Consider sex offender registry checks for positions in education, healthcare, childcare, or any role that requires close contact with the public.
International background checks
For candidates who have lived or worked abroad, international background checks can uncover any criminal records from other countries.
Credit history checks
This type of check examines a candidate's financial history, including credit scores and any financial issues.
They are typically relevant for positions involving financial responsibility or access to sensitive financial data.
Driving records checks
Driving records reveal a candidate's history of traffic violations, accidents, and license status.
These checks are essential for jobs that require driving, such as delivery drivers, commercial drivers, or field sales representatives.
Reference checks involve contacting a candidate's former employers or colleagues to gather insights into their work history and character.
Make sure you include reference check questions that provide valuable context and can be used for nearly any type of job.
Step-by-step guide to conducting an effective criminal background check
Step 1: Candidate consent
Before you begin any background check, you must obtain the candidate's consent. This is not only a best practice but often a legal requirement.
You should provide the candidate with a clear and concise disclosure that you intend to conduct a background check, and they must agree to it in writing.
Step 2: Gathering candidate information
Once you have the candidate's consent, gather the necessary information to initiate the background check.
This includes the candidate's full name, date of birth, Social Security Number (where applicable), and a list of addresses where they've lived and worked.
Step 3: Choosing the right background screening provider
Select a reputable background screening provider.
They will be responsible for conducting the actual checks, compiling the information, and delivering the results to you.
Ensure that the provider complies with all relevant laws and regulations. Some reputable and trustworthy providers include Checkr, GoodHire, and Sterling.
Step 4: Conducting the checks
The chosen background screening provider will conduct the checks based on the information provided.
Various checks involve credit history checks, driving records checks, international background checks, and more.
Step 5: Compliance with laws
Ensure strict compliance with federal, state, and local laws throughout the screening process.
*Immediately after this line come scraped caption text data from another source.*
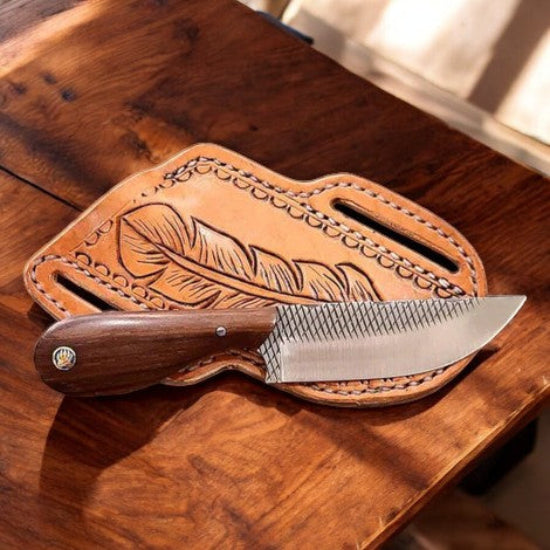 A fixed-blade knife with a dark wood handle and textured silver blade rests on a brown leather sheath with an embossed feather design, placed on a wooden table.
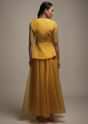 Dark Amber Yellow Palazzo Suit In Organza With Matching Peplum Top Adorned In Zari And Thread Work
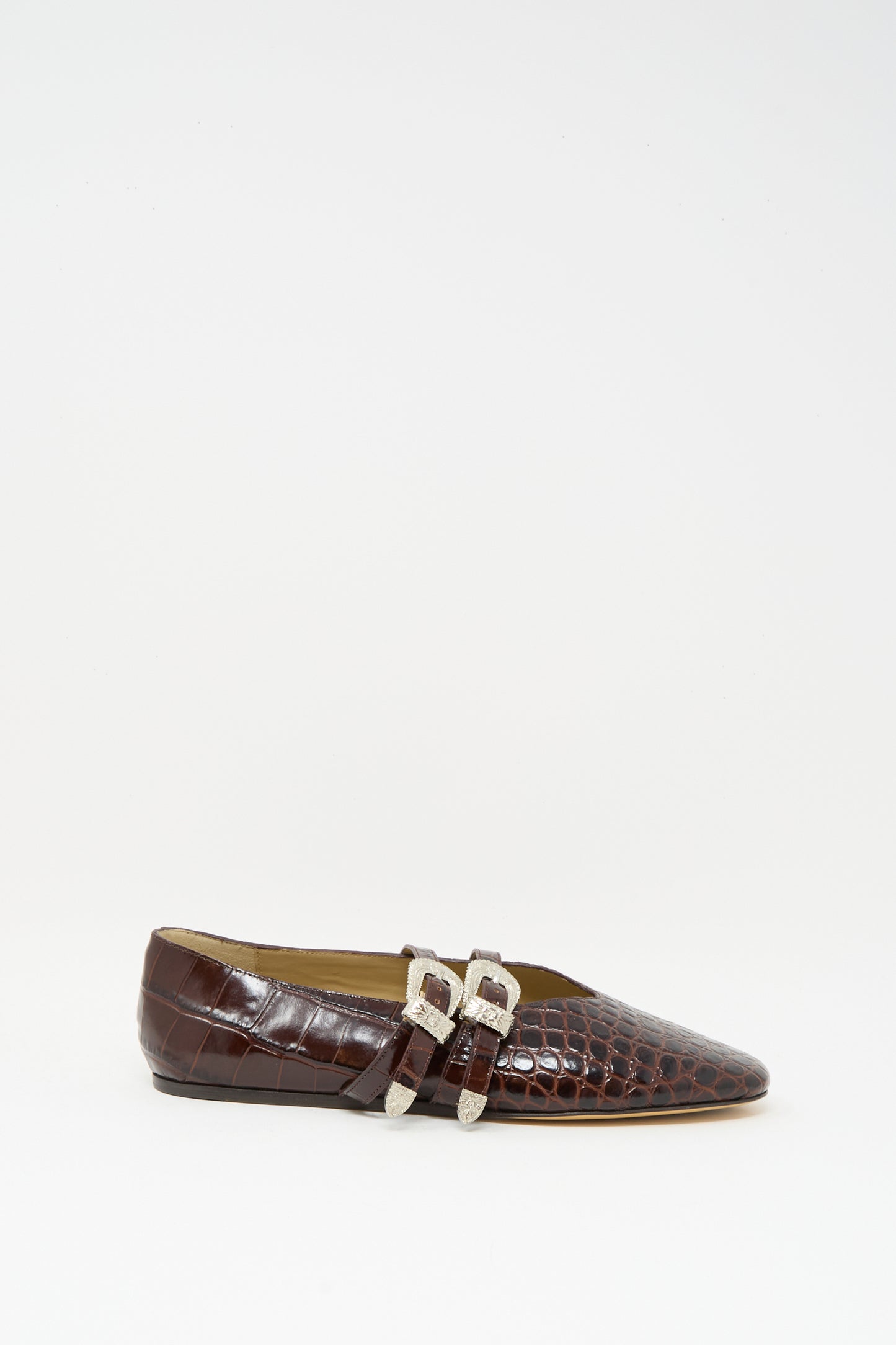 The Claudia Slipper in Coco Brown by Le Monde Beryl is a luxurious calf leather ballet flat with a crocodile pattern and two silver buckles, displayed in profile against a plain white background.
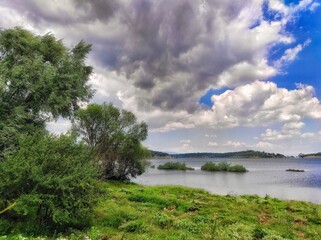 Fototapeta na wymiar Trees, lake and clouds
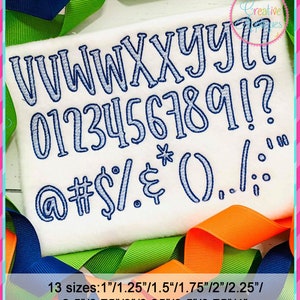 May include: A white fabric with blue embroidered letters, numbers, and symbols. The letters are uppercase and include V, W, X, Y, Z. The numbers are 0 through 9. The symbols include @, #, $, %, &, *, (, ), ., /, :, and !. The text "13 sizes: 1"/1.25"/1.5"/1.75"/2"/2.25"/ 2.5"/2.75"/3"/3.25"/3.5"/3.75"/4" is printed below the embroidered letters, numbers, and symbols.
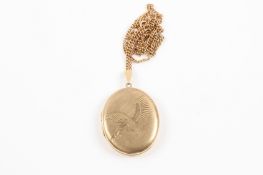 A 9ct yellow gold oval locket and chain the hinged front engraved with a kingfisher in flight.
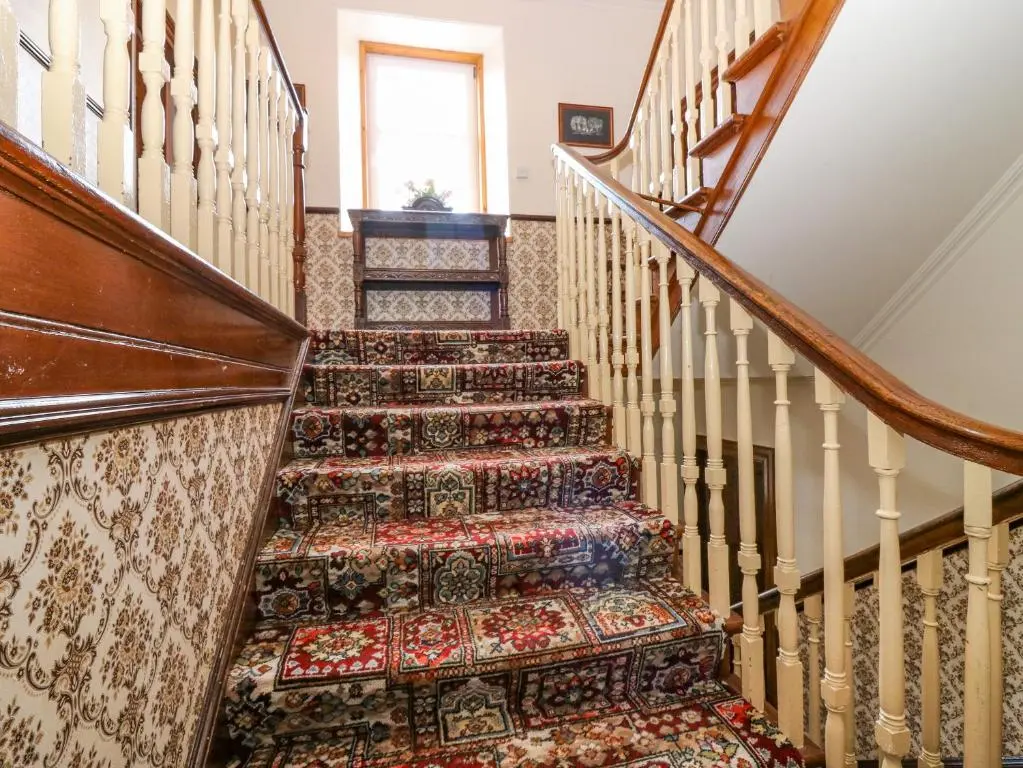 a set of stairs with a rug on them at The West Wing in Skye of Curr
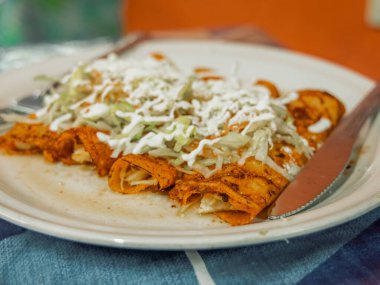 Puerto Vallarta Meksika 'da servis edilen geleneksel kırmızı enchilada tabakta servis edilir..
Be aware of the relevant regulations in your jurisdiction.
You must handle candidate information with care and respect their rights.
Step 6: Reviewing the results
Once the background checks are complete, carefully review the results.
Pay attention to any adverse information, such as criminal convictions or concerning records.
It's important to assess the relevance of this information to the job in question.
Step 7: Notifying the candidate
If adverse information is discovered that could negatively impact the candidate's eligibility for the position, notify them promptly.
Provide a copy of the background check report and give the candidate an opportunity to dispute or explain the findings.
Step 8: Finalizing the decision
Based on the results of the background check and any additional information provided by the candidate, make a well-informed hiring decision.
Consider the nature of the offense, the time that has elapsed, and the relevance to the job.
Step 9: Documenting the process
Maintain thorough records of the entire background check process.
This includes documentation of the candidate's consent, the disclosure provided, and all communications related to the background check.
Documentation is essential for legal compliance and transparency.
Step 10: Adhering to data security
Protect candidate data throughout the process.
Ensure that sensitive information is stored securely. Also, parties involved in the screening process must follow best practices for data security.
Take charge of finding the best talent while safeguarding your organization, employees, and reputation.
Following the step-by-step process, you can effectively conduct background checks, contributing to your organization's safety, integrity, and successful hiring decisions.